Instancing in computer graphics refers to the technique of using a single set of geometry, shader, and textures to draw multiple copies of an object in a scene. It is used to reduce the number of draw calls needed to render a scene, which can significantly improve the performance of the rendering pipeline.
Why it matters
One of the key benefits of instancing is that it allows the GPU to batch together multiple draw calls into a single call, reducing the overhead of issuing multiple draw commands. This is especially useful when rendering a large number of similar objects — grass, trees, particles — which can quickly add up and strain the GPU.
Without instancing, rendering 1000 trees means 1000 separate draw calls, each with its own state setup, buffer binding, and driver overhead. With instancing, that becomes one call.
Basic Example
Drawing 100 instances of the same mesh:
// Bind your VAO, then:
glDrawArraysInstanced(GL_TRIANGLES, 0, vertexCount, 100);
The GPU executes the vertex shader 100 times per vertex, with each run identified by gl_InstanceID.
Using gl_InstanceID in the Shader
You can use the instance ID in the vertex shader to offset each instance:
// Vertex shader
layout (location = 0) in vec3 aPos;
layout (location = 1) in vec3 aOffset; // per-instance offset
void main() {
vec3 pos = aPos + aOffset * float(gl_InstanceID);
gl_Position = uMVP * vec4(pos, 1.0);
}
Instanced Vertex Attributes
A better approach is instanced vertex attributes with glVertexAttribDivisor.

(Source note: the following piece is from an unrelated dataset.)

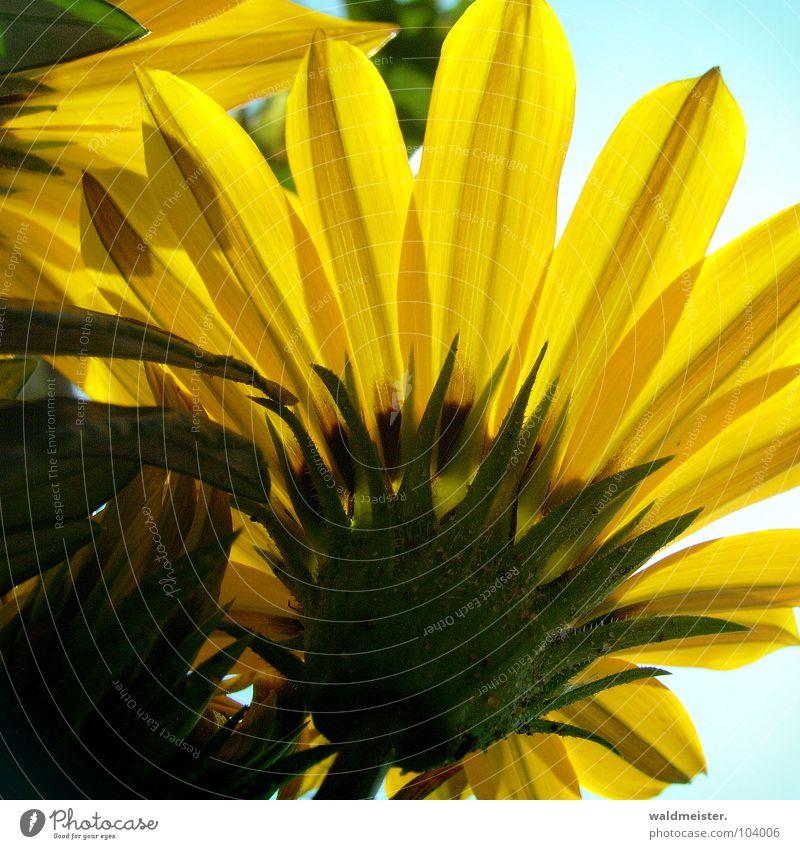 Sky Flower Green Summer Yellow Blossom Garden Gold Aster Flowerbed Gazania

This lets you provide a per-instance buffer that advances once per instance instead of once per vertex:
// Set up per-instance offset buffer
glBindBuffer(GL_ARRAY_BUFFER, instanceVBO);
glEnableVertexAttribArray(1);
glVertexAttribPointer(1, 3, GL_FLOAT, GL_FALSE, 3 * sizeof(float), (void*)0);
// This is the key line: advance attribute once per instance, not per vertex
glVertexAttribDivisor(1, 1);
Now each instance reads its own offset from the buffer, and you can place thousands of objects with a single draw call.
Applications
Instancing shows up everywhere: foliage rendering, particle systems, crowd simulation, repeated architectural elements, shadow casters. Whenever you have many objects sharing the same mesh — instancing is the answer.